Hayleve
SUMMARY OF PRODUCT CHARACTERISTICS 1 NAME OF THE MEDICINAL PRODUCT
Hayleve
Chlorphenamine Maleate 4 mg
2 QUALITATIVE AND QUANTITATIVE COMPOSITION
Each tablet contains chlorphenamine maleate 4 mg.
Excipient with known effect: also contains lactose.
For the full list of excipients, see section 6.1.
3 PHARMACEUTICAL FORM
Tablet. The tablet can be divided into equal doses. Biconvex pale yellow scored (*).Odourless.
(*) Score is in the form of a cross break-line.
4 CLINICAL PARTICULARS
4.1 Therapeutic indications
The tablets are indicated for symptomatic control of all allergic conditions responsive to antihistamines, including urticaria, hayfever, food allergy, drug and serum reactions, insect bites, vasomotor rhinitis and angioneurotic oedema.
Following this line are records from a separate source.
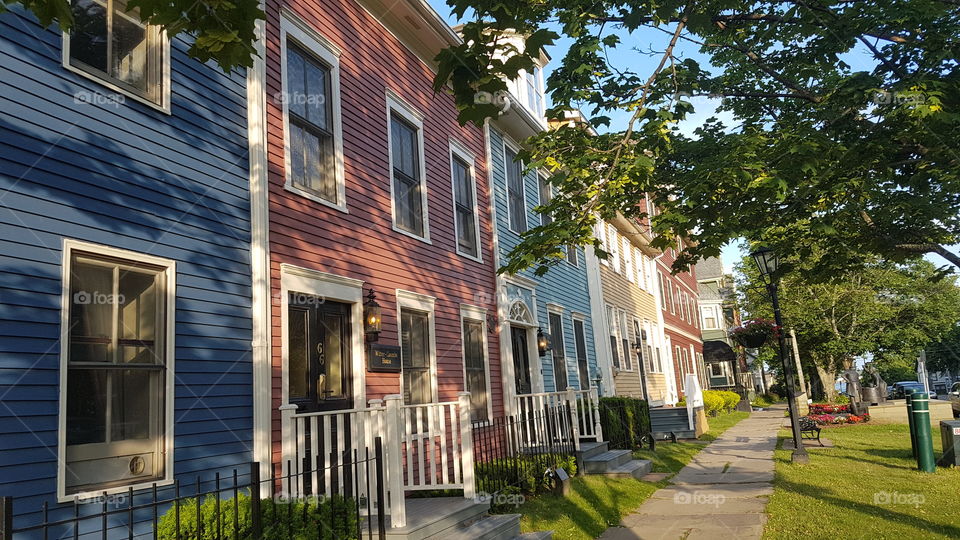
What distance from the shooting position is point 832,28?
320 inches

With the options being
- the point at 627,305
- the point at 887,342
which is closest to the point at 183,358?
the point at 627,305

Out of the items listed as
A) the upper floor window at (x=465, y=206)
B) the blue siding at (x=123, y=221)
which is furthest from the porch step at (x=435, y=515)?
the upper floor window at (x=465, y=206)

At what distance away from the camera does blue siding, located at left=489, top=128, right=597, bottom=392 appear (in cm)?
1377

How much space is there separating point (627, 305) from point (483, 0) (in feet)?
65.3

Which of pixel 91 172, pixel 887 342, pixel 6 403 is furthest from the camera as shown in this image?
pixel 887 342

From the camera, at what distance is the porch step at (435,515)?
606 centimetres

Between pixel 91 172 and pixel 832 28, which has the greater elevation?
pixel 832 28

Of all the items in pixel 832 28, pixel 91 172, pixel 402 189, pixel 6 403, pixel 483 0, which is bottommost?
pixel 6 403

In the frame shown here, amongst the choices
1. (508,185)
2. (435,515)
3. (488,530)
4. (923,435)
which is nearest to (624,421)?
(923,435)

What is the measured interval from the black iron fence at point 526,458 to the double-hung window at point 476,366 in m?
0.31

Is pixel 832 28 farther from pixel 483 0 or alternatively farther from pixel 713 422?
pixel 713 422

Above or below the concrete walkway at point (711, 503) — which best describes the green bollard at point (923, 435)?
above

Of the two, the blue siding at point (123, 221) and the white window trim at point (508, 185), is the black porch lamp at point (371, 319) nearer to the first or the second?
the blue siding at point (123, 221)

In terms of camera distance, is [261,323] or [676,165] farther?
[676,165]
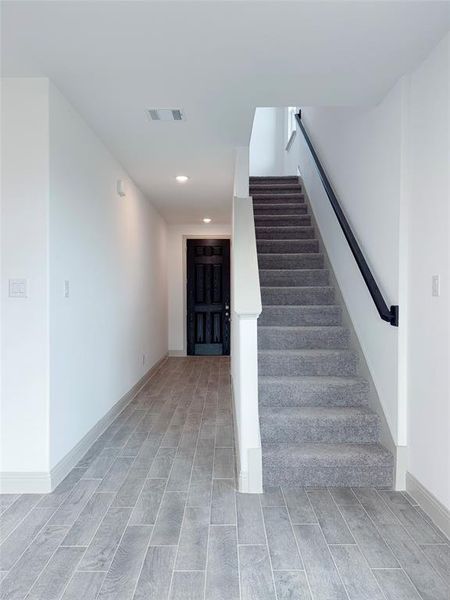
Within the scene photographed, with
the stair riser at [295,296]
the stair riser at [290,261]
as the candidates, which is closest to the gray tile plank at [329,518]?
the stair riser at [295,296]

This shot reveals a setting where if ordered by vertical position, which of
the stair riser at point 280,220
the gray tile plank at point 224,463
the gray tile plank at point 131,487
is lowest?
the gray tile plank at point 131,487

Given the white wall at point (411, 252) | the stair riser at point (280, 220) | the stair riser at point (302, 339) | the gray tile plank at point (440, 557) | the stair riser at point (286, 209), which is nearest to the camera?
the gray tile plank at point (440, 557)

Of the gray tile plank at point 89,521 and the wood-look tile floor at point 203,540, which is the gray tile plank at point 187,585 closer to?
the wood-look tile floor at point 203,540

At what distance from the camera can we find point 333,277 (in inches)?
152

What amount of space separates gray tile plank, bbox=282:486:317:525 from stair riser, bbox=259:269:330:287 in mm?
2059

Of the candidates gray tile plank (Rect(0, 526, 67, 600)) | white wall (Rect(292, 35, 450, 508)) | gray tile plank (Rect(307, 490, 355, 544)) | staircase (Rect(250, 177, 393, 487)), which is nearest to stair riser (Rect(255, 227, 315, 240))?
staircase (Rect(250, 177, 393, 487))

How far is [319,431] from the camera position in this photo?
2.67m

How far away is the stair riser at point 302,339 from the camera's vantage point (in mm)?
3346

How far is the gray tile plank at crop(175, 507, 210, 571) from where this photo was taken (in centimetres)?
174

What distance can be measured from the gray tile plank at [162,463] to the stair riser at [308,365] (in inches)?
34.8

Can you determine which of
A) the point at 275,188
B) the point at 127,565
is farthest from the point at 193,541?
the point at 275,188

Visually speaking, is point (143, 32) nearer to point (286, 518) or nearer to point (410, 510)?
point (286, 518)

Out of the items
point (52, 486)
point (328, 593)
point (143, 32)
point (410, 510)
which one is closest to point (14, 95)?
point (143, 32)

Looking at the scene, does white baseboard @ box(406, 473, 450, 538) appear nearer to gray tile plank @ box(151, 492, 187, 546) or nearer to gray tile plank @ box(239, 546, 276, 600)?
gray tile plank @ box(239, 546, 276, 600)
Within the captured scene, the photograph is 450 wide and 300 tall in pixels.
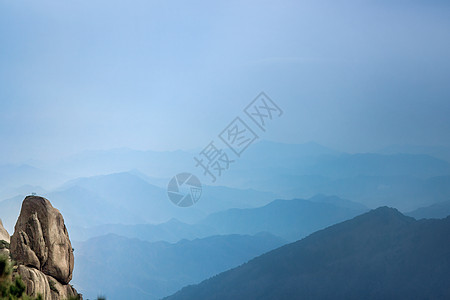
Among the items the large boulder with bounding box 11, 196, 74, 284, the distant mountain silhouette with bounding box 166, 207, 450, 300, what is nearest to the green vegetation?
the large boulder with bounding box 11, 196, 74, 284

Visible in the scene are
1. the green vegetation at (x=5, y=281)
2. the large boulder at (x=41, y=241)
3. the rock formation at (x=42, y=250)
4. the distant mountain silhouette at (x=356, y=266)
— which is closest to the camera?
the green vegetation at (x=5, y=281)

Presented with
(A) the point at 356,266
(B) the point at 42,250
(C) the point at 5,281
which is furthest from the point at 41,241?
(A) the point at 356,266

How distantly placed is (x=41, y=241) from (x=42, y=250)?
0.49 meters

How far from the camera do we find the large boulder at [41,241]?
26.6m

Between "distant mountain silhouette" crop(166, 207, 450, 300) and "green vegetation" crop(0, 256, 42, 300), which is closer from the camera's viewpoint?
"green vegetation" crop(0, 256, 42, 300)

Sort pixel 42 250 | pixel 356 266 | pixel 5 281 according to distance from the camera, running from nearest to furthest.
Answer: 1. pixel 5 281
2. pixel 42 250
3. pixel 356 266

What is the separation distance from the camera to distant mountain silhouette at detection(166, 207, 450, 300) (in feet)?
397

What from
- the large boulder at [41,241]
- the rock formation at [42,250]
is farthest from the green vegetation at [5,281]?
the large boulder at [41,241]

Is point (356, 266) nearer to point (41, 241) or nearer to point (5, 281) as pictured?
point (41, 241)

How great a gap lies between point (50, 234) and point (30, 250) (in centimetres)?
151

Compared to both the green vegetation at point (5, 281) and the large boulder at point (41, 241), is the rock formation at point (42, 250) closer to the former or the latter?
the large boulder at point (41, 241)

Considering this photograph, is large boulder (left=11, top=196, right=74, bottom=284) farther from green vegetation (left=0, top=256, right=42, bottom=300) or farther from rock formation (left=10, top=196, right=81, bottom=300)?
green vegetation (left=0, top=256, right=42, bottom=300)

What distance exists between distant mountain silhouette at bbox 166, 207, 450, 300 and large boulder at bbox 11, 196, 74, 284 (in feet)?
335

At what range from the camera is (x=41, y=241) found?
27.2 metres
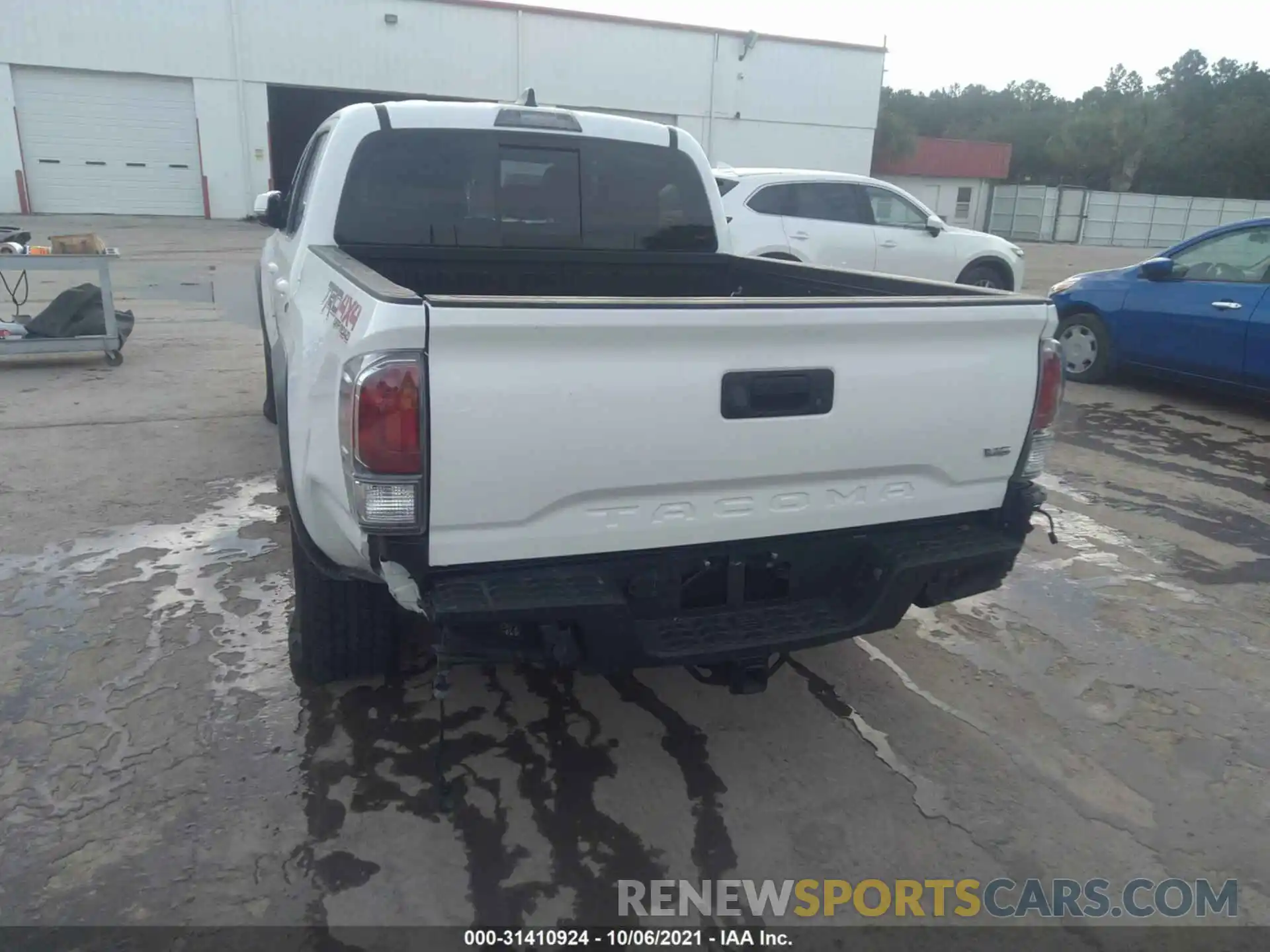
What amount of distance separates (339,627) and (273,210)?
2751 millimetres

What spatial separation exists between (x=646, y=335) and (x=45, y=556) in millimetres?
3408

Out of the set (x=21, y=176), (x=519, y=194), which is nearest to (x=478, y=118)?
(x=519, y=194)

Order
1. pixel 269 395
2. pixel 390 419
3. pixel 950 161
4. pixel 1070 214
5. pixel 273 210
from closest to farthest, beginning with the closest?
pixel 390 419 → pixel 273 210 → pixel 269 395 → pixel 1070 214 → pixel 950 161

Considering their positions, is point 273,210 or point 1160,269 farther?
point 1160,269

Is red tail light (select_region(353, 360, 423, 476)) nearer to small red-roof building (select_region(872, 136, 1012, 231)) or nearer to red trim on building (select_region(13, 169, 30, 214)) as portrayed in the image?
red trim on building (select_region(13, 169, 30, 214))

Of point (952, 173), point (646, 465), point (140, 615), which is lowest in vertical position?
point (140, 615)

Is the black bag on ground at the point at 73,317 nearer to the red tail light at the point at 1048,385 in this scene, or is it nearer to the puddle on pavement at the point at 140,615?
the puddle on pavement at the point at 140,615

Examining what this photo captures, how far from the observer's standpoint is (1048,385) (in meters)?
2.89

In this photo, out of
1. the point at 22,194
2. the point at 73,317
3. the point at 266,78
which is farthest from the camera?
the point at 266,78

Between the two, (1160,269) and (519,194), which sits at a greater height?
(519,194)

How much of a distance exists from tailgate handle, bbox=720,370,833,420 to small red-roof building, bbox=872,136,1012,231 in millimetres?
38852

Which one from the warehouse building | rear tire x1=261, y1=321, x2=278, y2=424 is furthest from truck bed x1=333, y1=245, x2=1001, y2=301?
the warehouse building

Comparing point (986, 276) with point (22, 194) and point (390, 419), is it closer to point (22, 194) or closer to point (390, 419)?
point (390, 419)

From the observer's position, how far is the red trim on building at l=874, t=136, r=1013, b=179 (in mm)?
38969
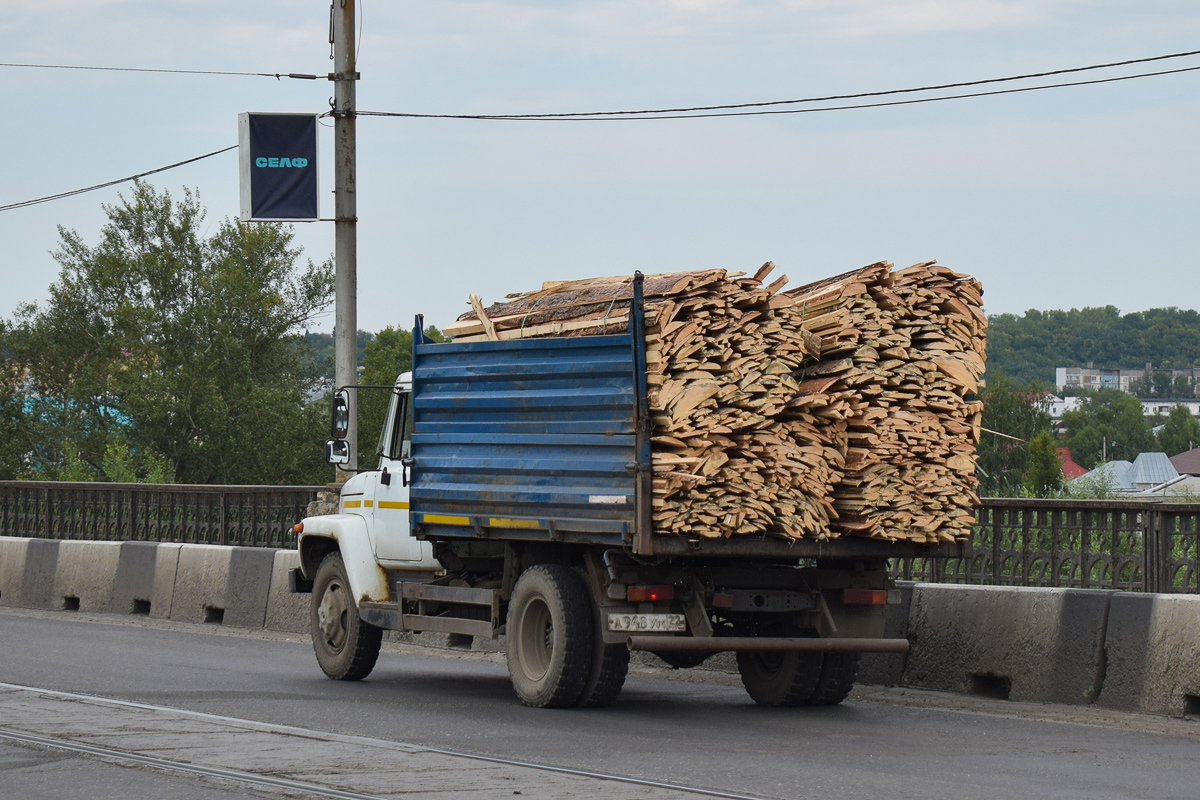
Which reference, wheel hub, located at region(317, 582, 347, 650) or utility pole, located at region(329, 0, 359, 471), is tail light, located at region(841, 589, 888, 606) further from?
utility pole, located at region(329, 0, 359, 471)

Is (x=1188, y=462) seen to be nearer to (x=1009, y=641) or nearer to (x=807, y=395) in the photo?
(x=1009, y=641)

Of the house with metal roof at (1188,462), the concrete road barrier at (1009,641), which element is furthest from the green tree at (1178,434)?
the concrete road barrier at (1009,641)

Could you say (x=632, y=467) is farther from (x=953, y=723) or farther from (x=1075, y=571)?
(x=1075, y=571)

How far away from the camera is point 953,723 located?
32.5 feet

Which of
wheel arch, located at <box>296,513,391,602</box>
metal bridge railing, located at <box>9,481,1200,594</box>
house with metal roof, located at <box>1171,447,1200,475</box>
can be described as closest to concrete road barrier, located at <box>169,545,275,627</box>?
wheel arch, located at <box>296,513,391,602</box>

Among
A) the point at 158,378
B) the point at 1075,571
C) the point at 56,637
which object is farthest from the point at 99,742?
Result: the point at 158,378

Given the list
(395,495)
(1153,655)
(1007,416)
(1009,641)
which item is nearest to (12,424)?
(395,495)

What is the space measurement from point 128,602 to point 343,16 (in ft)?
24.3

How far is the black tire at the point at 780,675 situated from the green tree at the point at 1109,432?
143 m

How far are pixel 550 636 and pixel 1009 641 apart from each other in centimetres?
325

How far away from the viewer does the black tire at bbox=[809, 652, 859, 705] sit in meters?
10.8

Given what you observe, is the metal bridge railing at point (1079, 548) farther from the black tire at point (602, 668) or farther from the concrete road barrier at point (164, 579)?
the concrete road barrier at point (164, 579)

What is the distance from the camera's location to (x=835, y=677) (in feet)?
35.7

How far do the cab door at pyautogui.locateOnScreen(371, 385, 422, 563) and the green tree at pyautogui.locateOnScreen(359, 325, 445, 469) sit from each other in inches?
10.7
Also indicated for the symptomatic relief of itch associated with chickenpox.
4.2 Posology and method of administration
Oral Administration only.
Do not exceed the stated dose or frequency of dosing.
Adults and children over 12 years: 1 tablet four to six hourly Maximum daily dose: 6 tablets (24 mg) in any 24 hours.
Elderly: The elderly are more likely to experience neurological anticholinergic effects. Consideration should be given to using a lower daily dose (e.g. a maximum of 12 mg in
any 24 hours).
Children aged 6-12 years: 1/2 tablet 4 to 6 hourly. Maximum daily dose: 3 tablets (12 mg) in any 24 hours.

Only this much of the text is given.